Audio - Entretiens - Politique - 12 octobre 2018

Aurélien Pradié : “C’est un réflexe partisan et indigne. Ils ont voté contre le texte sans même l’examiner…”

Aurélien Pradié est l’auteur d’un projet de loi visant à réformer le statut des AVS (auxiliaires de vie scolaire pour les enfants en situation de handicap) dont le rejet aveugle et unanime par la majorité a déclenché l’ire de François Ruffin, qui a dénoncé des “députés Playmobil”. Aurélien Pradié exprime, lui aussi, son indignation au micro de Boulevard Voltaire.

Vous avez défendu une proposition de loi à l’Assemblée nationale visant à réformer les statuts des AVS et des AESH. Pouvez-vous nous expliquer en quoi consiste cette réforme ?

Cette proposition de loi fait suite à des mois d’audition et de travail en profondeur sur le sujet.
Nous avons voulu faire plusieurs choses. D’abord, donner un vrai statut à ces 80.000 femmes et hommes qui accompagnent les enfants en situation de handicap dans nos écoles. Ils sont, aujourd’hui, dans des situations d’extrême précarité. Ils sont, par ailleurs, souvent très peu formés aux missions qu’ils assurent. Tout un pan de cette proposition de loi visait à revoir leur statut et leur niveau de rémunération. Aujourd’hui, les AVS gagnent moins de 800 euros pour une vingtaine d’heures de travail. Il s’agissait de leur assurer une formation qu’il n’ont pas aujourd’hui et une spécialisation sur l’autisme, les déficiences visuelles, etc.
Un second pan de la loi allait au-delà. Il visait à mieux accompagner les enfants en situation de handicap autour de l’école durant le temps du repas et des périodes périscolaires et extrascolaires, notamment pendant les voyages scolaires. Nous avons, aujourd’hui, des enfants privés de voyage scolaire parce qu’ils sont en situation de handicap. La loi s’intéressait à toute cette partie-là du sujet.
C’est une proposition de loi sur laquelle nous avions beaucoup travaillé. Elle était tout à fait sérieuse et crédible et elle aurait pu faire avancer les choses.

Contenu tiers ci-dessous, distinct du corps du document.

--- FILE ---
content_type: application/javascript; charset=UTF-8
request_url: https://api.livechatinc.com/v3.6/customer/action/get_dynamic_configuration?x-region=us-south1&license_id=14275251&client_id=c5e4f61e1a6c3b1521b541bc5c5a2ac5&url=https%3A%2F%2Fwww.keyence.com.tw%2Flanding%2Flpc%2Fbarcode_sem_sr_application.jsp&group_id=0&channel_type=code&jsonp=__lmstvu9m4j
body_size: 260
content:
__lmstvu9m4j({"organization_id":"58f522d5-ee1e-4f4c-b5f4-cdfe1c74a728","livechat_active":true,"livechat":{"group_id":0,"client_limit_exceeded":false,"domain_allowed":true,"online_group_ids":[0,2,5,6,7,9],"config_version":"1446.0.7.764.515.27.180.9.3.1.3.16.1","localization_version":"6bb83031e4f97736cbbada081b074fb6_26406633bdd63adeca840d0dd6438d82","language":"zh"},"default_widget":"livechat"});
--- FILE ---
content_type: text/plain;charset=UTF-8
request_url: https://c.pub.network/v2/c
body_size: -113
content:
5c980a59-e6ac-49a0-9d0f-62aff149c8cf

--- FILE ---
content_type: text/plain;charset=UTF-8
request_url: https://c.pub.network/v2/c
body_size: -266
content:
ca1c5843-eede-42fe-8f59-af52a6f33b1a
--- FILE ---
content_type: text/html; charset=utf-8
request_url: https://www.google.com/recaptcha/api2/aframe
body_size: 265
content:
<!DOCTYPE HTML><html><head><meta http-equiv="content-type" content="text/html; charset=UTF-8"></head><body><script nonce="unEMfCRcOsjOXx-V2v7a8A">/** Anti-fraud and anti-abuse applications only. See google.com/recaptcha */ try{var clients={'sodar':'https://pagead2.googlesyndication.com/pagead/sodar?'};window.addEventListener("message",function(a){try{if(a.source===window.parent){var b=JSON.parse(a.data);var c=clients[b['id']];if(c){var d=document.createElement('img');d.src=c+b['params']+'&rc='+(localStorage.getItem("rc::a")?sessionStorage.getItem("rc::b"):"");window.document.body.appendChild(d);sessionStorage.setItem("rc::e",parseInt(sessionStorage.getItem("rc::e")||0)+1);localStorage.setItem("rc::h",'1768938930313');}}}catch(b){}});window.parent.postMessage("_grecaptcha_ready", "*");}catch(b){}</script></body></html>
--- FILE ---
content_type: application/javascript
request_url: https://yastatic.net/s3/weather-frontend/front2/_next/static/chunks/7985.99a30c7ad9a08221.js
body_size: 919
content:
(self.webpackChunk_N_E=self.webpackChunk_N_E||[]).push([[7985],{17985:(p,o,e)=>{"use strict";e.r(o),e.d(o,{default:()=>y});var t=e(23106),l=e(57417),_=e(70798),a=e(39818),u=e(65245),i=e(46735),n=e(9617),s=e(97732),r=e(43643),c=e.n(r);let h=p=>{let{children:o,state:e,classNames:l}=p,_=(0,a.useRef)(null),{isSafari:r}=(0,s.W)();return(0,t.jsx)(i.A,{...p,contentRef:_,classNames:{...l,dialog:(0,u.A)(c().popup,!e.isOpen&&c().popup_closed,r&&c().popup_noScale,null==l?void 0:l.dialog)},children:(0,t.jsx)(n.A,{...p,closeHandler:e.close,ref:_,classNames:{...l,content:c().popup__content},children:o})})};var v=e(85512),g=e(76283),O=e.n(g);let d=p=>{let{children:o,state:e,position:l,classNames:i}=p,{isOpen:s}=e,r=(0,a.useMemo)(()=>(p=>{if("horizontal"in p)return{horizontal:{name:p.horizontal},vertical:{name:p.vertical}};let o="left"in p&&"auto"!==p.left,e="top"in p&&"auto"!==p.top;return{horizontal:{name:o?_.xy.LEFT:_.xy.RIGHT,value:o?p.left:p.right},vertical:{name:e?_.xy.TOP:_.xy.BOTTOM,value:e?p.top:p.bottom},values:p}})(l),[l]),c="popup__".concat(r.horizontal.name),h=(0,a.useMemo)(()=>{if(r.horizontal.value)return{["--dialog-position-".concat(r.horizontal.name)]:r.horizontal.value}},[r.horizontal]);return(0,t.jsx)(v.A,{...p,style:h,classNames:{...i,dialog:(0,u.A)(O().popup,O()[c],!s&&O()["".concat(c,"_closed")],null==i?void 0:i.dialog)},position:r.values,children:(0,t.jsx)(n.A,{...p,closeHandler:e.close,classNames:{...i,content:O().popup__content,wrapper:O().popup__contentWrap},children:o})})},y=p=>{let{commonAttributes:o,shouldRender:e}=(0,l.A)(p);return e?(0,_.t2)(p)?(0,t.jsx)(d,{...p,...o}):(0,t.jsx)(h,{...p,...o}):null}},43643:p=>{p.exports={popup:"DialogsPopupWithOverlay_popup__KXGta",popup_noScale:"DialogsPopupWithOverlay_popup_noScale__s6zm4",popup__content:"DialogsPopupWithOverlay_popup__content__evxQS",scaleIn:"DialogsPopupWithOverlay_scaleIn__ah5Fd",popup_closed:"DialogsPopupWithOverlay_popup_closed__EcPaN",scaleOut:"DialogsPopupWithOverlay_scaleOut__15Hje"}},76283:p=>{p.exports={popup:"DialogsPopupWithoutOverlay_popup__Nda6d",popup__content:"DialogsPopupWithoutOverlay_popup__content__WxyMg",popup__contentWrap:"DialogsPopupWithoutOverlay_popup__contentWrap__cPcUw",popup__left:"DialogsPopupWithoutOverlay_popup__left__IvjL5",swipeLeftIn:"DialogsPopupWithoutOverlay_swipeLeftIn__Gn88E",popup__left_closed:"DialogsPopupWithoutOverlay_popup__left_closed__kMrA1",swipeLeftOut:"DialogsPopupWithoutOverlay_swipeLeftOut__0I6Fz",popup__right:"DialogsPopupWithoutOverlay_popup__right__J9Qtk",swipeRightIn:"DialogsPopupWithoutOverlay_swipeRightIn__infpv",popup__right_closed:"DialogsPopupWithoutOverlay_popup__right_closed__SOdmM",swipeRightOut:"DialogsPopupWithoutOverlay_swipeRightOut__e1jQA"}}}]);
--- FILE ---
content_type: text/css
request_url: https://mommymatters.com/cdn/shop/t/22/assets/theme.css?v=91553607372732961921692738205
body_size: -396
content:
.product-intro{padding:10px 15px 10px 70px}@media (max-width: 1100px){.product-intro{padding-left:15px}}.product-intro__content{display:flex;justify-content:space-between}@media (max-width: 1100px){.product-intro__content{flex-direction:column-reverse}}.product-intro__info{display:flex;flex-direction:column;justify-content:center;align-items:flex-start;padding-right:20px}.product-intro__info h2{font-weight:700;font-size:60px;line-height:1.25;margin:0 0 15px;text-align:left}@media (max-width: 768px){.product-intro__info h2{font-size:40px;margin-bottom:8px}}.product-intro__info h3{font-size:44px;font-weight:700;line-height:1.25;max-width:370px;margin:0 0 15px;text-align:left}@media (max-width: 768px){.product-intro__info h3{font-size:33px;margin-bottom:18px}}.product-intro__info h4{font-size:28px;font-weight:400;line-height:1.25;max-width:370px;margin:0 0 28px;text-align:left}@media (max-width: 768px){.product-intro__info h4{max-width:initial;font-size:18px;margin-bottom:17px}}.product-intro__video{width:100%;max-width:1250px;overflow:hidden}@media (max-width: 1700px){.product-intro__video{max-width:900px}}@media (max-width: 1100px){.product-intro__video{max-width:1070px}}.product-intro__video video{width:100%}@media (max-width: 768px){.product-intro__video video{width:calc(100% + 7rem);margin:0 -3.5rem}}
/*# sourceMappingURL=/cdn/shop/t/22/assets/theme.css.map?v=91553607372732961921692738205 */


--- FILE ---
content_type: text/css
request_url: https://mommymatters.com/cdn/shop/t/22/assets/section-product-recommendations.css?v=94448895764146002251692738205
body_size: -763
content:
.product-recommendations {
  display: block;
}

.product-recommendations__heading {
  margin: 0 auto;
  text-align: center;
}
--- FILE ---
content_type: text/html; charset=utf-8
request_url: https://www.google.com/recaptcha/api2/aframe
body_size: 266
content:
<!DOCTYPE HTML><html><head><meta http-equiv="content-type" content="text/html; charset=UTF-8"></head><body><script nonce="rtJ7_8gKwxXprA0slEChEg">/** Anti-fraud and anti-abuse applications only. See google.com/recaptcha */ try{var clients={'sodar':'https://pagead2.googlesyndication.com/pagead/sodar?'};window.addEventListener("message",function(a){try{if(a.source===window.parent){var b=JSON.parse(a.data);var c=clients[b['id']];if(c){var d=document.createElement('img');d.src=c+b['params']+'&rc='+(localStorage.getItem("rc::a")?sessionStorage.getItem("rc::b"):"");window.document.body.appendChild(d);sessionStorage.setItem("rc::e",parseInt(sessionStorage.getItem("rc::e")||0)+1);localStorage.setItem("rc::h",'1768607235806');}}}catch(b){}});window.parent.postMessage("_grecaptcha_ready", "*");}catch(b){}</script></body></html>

Cette proposition a été unanimement retoquée par la majorité. Certains de vos collègues semblent avoir adopté un réflexe purement partisan…

C’est un réflexe totalement sectaire et, en vérité, assez indigne sur un sujet pareil.
Non seulement les députés de La République en marche n’ont pas accepté le texte mais, en plus, ils ont voté une motion de rejet préalable. Ils ont voté contre le texte sans même l’examiner. Cette attitude est tout à fait honteuse, étant donné la nature du sujet.
Avant que le texte ne soit examiné en séance publique dans l’Hémicycle, nous l’avions examiné en commission. J’ai alors défendu pendant plus de trois heures les propositions que nous formulions. Seul le groupe politique de La République en marche n’a pas fait une seule proposition et n’a pas déposé un seul amendement.
J’ai accepté des idées venant de tous les groupes politiques. La République en marche n’a rien proposé et nous a même empêchés de tenir le débat sur le sujet. C’est un acte de démission des députés tout à fait invraisemblable.

Cette proposition a reçu le soutien de beaucoup de vos collègues, notamment celui de François Ruffin, député de La France insoumise. Il a fustigé l’attitude des députés de la majorité en les qualifiant de “députés Playmobil”. Est-ce une façon de montrer que des projets de loi peuvent être défendus par tous les bords politiques confondus ?

J’ai été très fier de la séquence d’hier, très fier de voir que, sur la volonté d’ouvrir le débat sur un sujet comme le handicap, nous pouvions rassembler les communistes, les socialistes, les Constructifs et La France insoumise. Vous avez entendu les propos de François Ruffin. Il fallait entendre également ceux du groupe communiste, du groupe socialiste ou des Constructifs. Ils ont dit que ce texte n’était pas parfait, mais qu’il permettait de faire avancer les choses et d’ouvrir le débat.
Seuls les députés de La République en marche se sont opposés.
Jean-Michel Blanquer nous a dit que nous, Les Insoumis et Les Républicains, arrivions à nous ressembler. Et il voudrait presque que nous en ayons honte. Je considère que d’être capables de rassembler au-delà des clivages politiques sur un sujet comme le handicap à l’école est plutôt une preuve d’intelligence qu’une source de honte. Tout cela nous a rendus fiers.